• Tâche courte 1: Pour chacune des affirmations suivantes, indiquez par oui ou par non si elle concorde avec le texte sur Jerk 45, en citant mot pour mot le passage décisif. (a) Jerk 45 a fondé le collectif 9 ° concept en 1990 avec Stéphane Carricondo et Ned. (b) Ses collages proviennent de magazines rétros qu'il collectionne. (c) Selon Frédéric Jameson, le pastiche se distingue de la parodie par la présence d'un référent clair.

Partagez sur "Jerk 45, le peintre de la difficulté de la représentation"
Jerk 45, après avoir suivi une formation en arts graphiques, fonde en 1990 avec Stéphane Carricondo et Ned le collectif 9 ° concept.
Et comme beaucoup d’artistes de ce même collectif, il se positionne également dans la mouvance de la narration postmoderne.
En réalité la comparaison s’arrête là, car ses œuvres, plus que d’autres, contrastent et détonnent. Elles semblent comme coupées de leur source, apparemment sans lien direct avec une quelconque réalité.
Car les images ou les narrations que cet artiste nous propose de voir ne renvoient à aucun référent clair.
Ses travaux font davantage penser à une œuvre allégorique qui conduirait à parodier un style ou une époque
Certes mais en apparence du moins, on peut penser légitimement que son œuvre s’inscrit uniquement dans un univers connoté fantasmagorique, coloré et foisonnant.
Même que « Jerk nous conduit (effectivement) dans les tréfonds de son imaginaire, réussissant à y conjuguer l’esprit caustique des années punk, son enthousiasme ému pour les seventies et les fêlures de l’enfance.
Dans cette jungle intérieure, ses chimères, mi-animaux mi-robots qui arpentent chacune de ses œuvres, jouent de ses angoisses et de ses obsessions.
(Et qu’enfin) grâce à ses collages issus des magazines rétros dont il fait la collection, il évoque l’ancien, pour mieux parler du présent. » (expo dans la galerie road Art en octobre 2012).
Une illisibilité voulue et assumée par l’artiste
En réalité, mais plus subtilement et de manière plus sourde et latente, les œuvres de ce même artiste perdent de leur lisibilité traditionnelle.
Elles marquent davantage une rupture face au mythe sacré de la cohérence artistique.
De fait, elles permettent d’y voir plutôt une illisibilité voulue et revendiquée comme un symptôme de désintégration sociale qui marque notre époque moderne.
Ce faisant on est très proche du pastiche d’un Frédéric Jameson qui a établi ce mode de représentation comme principe fondateur du récit postmoderne et qui le distingue de la parodie par l’absence de référent clair.
Cet artiste américain voit, en effet, dans ce passage de la parodie au pastiche comme le résultat des traumatismes et anomalies générées par notre monde postindustriel néocapitaliste.

• Tâche courte 2: Dans les enregistrements, reprenez les lignes allant de celle qui contient « From the camera, what » jusqu'à la fin en substituant « range » à « distance », sans rien changer d'autre.

• Enregistrements du jeu de données:
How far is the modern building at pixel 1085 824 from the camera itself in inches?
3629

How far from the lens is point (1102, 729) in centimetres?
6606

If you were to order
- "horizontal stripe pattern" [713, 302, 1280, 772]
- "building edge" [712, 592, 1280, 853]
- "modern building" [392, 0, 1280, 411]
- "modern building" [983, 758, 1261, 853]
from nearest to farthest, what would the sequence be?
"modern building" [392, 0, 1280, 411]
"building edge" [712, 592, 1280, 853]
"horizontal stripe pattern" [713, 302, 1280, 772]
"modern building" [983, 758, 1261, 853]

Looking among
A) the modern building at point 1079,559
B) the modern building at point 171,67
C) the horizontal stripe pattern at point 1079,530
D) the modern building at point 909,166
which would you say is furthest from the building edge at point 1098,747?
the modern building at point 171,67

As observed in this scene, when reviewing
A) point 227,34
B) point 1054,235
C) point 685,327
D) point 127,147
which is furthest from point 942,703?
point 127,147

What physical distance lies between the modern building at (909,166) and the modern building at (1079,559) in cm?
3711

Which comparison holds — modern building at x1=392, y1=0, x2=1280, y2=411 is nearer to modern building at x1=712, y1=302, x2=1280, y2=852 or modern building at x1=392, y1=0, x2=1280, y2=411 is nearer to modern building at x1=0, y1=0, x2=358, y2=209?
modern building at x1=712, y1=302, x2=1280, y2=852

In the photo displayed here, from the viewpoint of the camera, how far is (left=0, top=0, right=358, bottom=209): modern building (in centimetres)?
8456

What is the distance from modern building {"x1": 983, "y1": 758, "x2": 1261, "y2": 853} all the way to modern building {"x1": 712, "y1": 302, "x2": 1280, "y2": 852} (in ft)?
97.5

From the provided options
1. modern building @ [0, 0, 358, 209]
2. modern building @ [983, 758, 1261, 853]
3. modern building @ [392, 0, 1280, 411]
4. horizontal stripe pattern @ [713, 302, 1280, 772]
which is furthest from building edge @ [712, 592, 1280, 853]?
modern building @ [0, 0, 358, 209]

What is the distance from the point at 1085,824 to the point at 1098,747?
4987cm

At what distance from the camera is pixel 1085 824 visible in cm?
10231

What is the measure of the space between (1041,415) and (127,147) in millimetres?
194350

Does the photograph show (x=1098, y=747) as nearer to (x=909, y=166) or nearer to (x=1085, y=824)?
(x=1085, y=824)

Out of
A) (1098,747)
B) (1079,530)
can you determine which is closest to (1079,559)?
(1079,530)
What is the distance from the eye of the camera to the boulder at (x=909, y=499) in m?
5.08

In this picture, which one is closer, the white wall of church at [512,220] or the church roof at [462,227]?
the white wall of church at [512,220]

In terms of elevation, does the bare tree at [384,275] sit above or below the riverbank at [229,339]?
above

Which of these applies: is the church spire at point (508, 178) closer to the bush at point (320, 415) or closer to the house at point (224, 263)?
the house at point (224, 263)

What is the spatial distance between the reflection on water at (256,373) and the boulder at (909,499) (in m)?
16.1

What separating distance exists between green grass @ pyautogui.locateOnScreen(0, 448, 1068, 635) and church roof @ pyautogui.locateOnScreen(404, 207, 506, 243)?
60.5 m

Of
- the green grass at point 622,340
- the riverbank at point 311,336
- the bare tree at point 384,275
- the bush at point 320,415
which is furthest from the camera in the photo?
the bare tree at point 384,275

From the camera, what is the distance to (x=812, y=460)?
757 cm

• Solution complète 1:
(a) Oui : « fonde en 1990 avec Stéphane Carricondo et Ned le collectif 9 ° concept ».
(b) Oui : « grâce à ses collages issus des magazines rétros dont il fait la collection ».
(c) Non : « le distingue de la parodie par l’absence de référent clair ».

• Solution complète 2:
From the camera, what is the range to (x=812, y=460)?
757 cm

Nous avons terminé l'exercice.